Tackling the opioid crisis in the United States

By Lana Rouff, member of the Rotary Club of Binghamton, United States and JoAnn Wickman, member of the Rotary Club of Cortland, United States

In April 2016, opioid related deaths rose sharply throughout the United States and the aftermath left families and their communities at a loss of how to stop this horrific epidemic. Within the seven counties of District 7170 in Upstate New York, this was no different. Deaths from drug abuse and heroin overdose affected our families and our neighbors. Often, people mistakenly think that abuse of drugs only affects the poor or criminals, but we knew the good kid down the street that was affected, the college athlete whose bright future was tarnished by drug use and the community leader who was in pain after surgery that died due to an overdose.

So, what could we do?  We were determined to find a way to stop this monster of unimaginable strength. If we could tackle polio, why not this epidemic? During our district conference in 2016, over 50 members came together to try to find a solution. Those participating in the discussions represented the seven counties of the district and revealed a significant disparity in two major areas:

  • Knowledge and the complexities of the opiate abuse crisis
  • Knowledge and understanding of prevention, treatment and recovery

By the end of the discussions, a core committee of Rotarians and others including substance abuse and prevention professionals, pharmacists, media and public relations professionals, educators and others was formed. Our goal was to initiate a project funded through a global grant to Fight Against Addiction.

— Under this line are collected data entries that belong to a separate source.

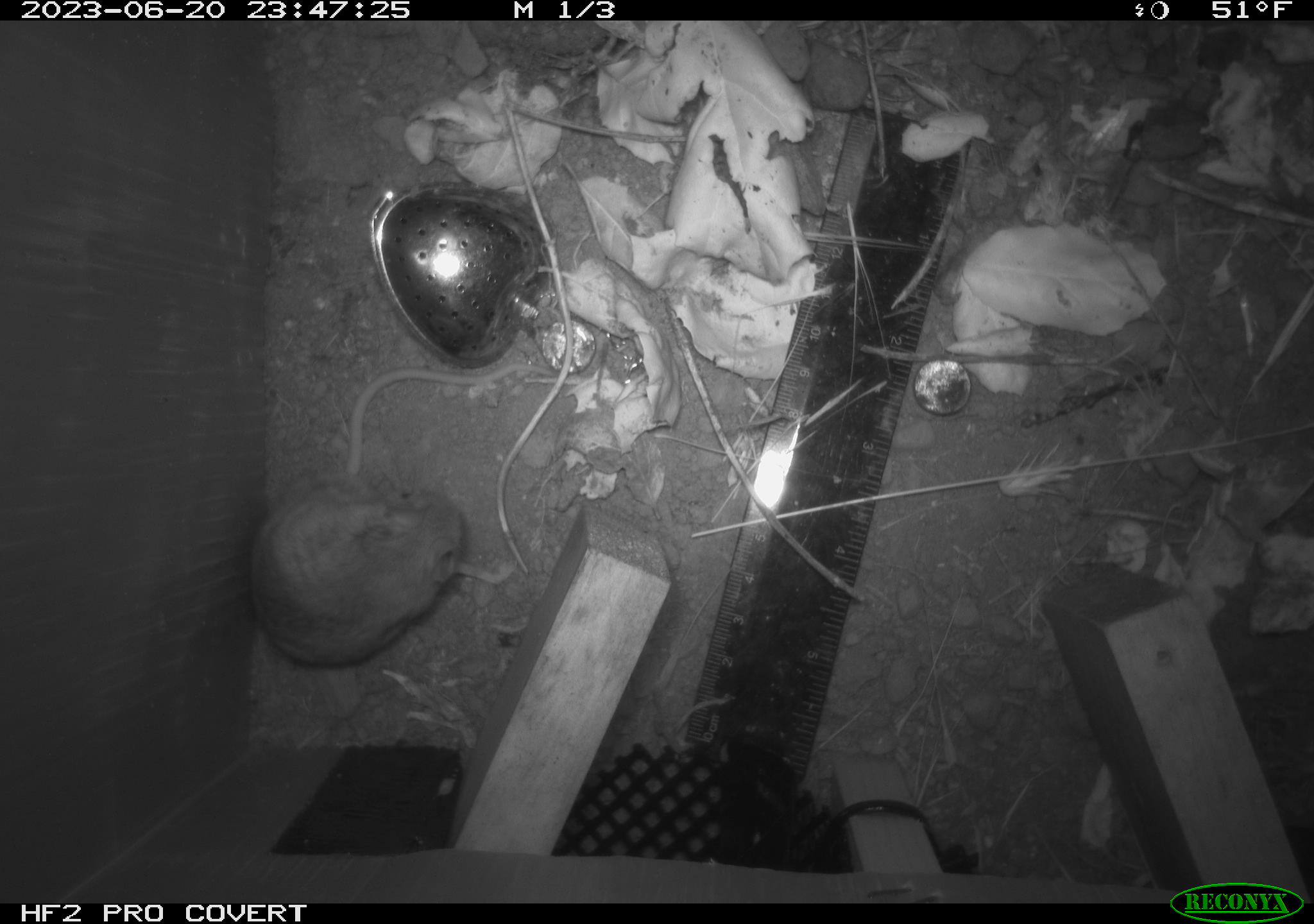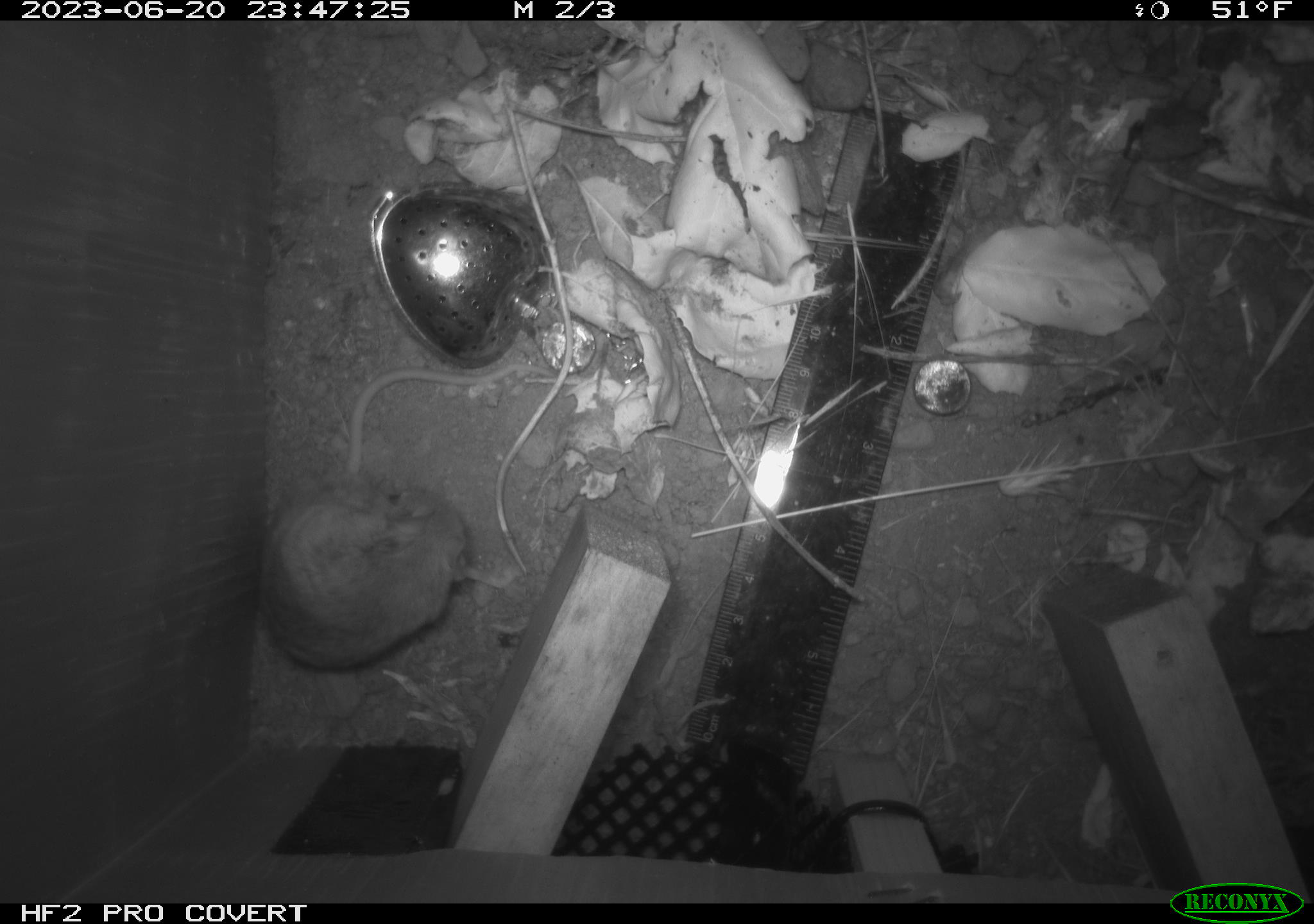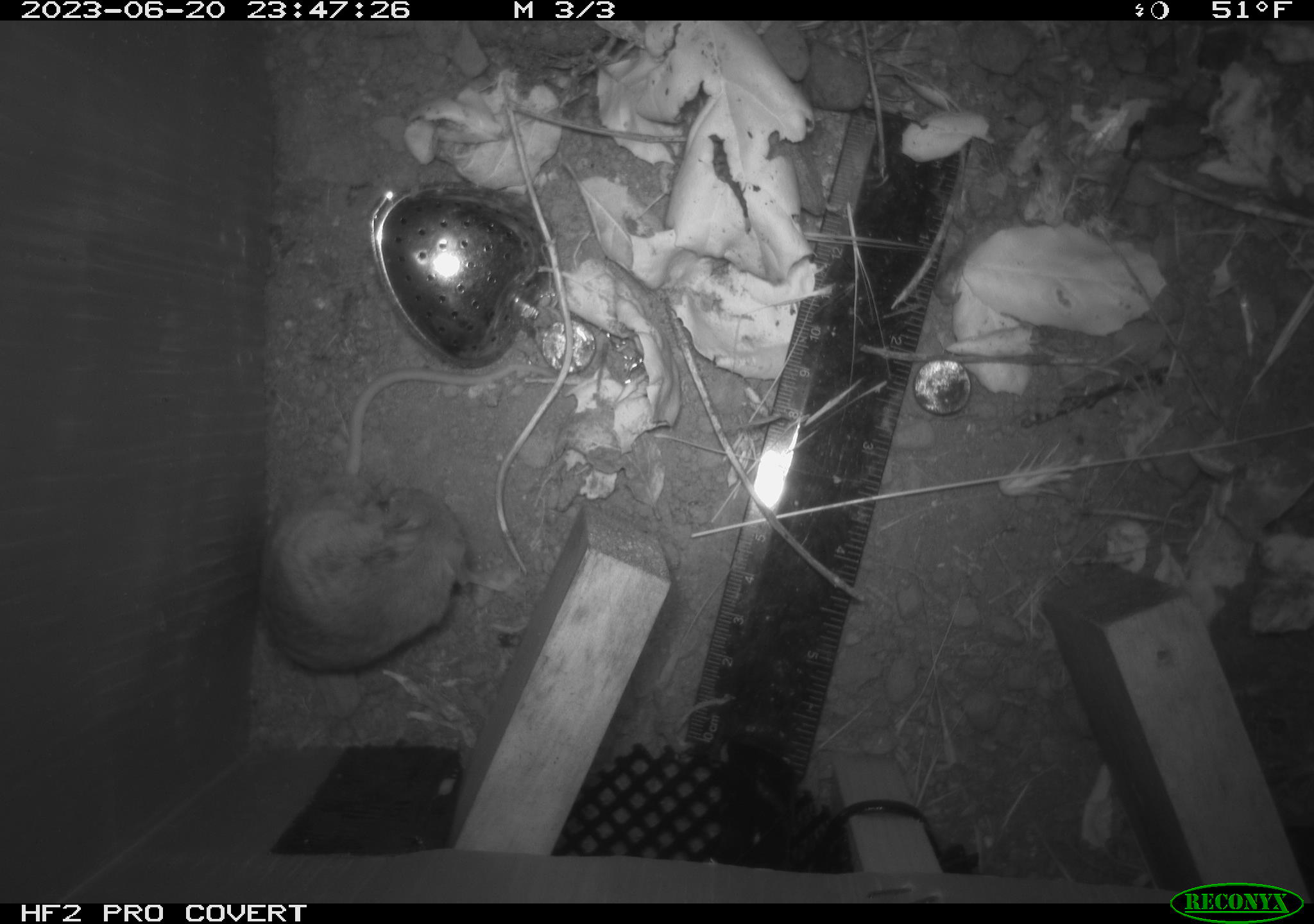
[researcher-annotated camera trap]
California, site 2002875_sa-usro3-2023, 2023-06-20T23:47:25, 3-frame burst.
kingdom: Animalia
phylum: Chordata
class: Mammalia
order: Rodentia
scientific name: Rodentia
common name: mouse species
Mouse species (Rodentia).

The committee worked diligently throughout the summer of 2016. Our efforts were directed at attacking the opiate crisis broadly by establishing four goals:

  • To mount a multi-county, broad demographic media campaign to assure those in need that they have access to critical information and sources of help with prevention, treatment and recovery.
  • To create easy access for the safe disposal of prescription medications.
  • To increase the capacity of a local treatment center and provide funding for those clients in need of transportation to the center.
  • To provide information and enhance skills of young people through an endorsed substance abuse prevention program.

Districts and clubs in Mexico, Canada and India generously helped fund the project and joined our district and fourteen clubs in helping meet our budget of over US $107,800.

The Rotary Foundation and its staff patiently worked with us throughout the entire process. We started implementing the project in April 2017 and reached our goals over the next two years. This project has impacted over 500,000 throughout our communities and we saw 10 less deaths reported in one of the counties in 2018 than 2017.  We have seen considerable evidence anecdotally that leads us to conclude that this grant has definitely sensitized Rotarians all over District 7170 to several aspects of the opiate crisis.

We feel that we have made truly made a difference, but are continuing our efforts. With district financial support and the skills of a Rotarian who is a community coalition leader, we developed media materials tailored to individual communities. They are being offered to communities free of charge to continue to address the disposal of prescription medications.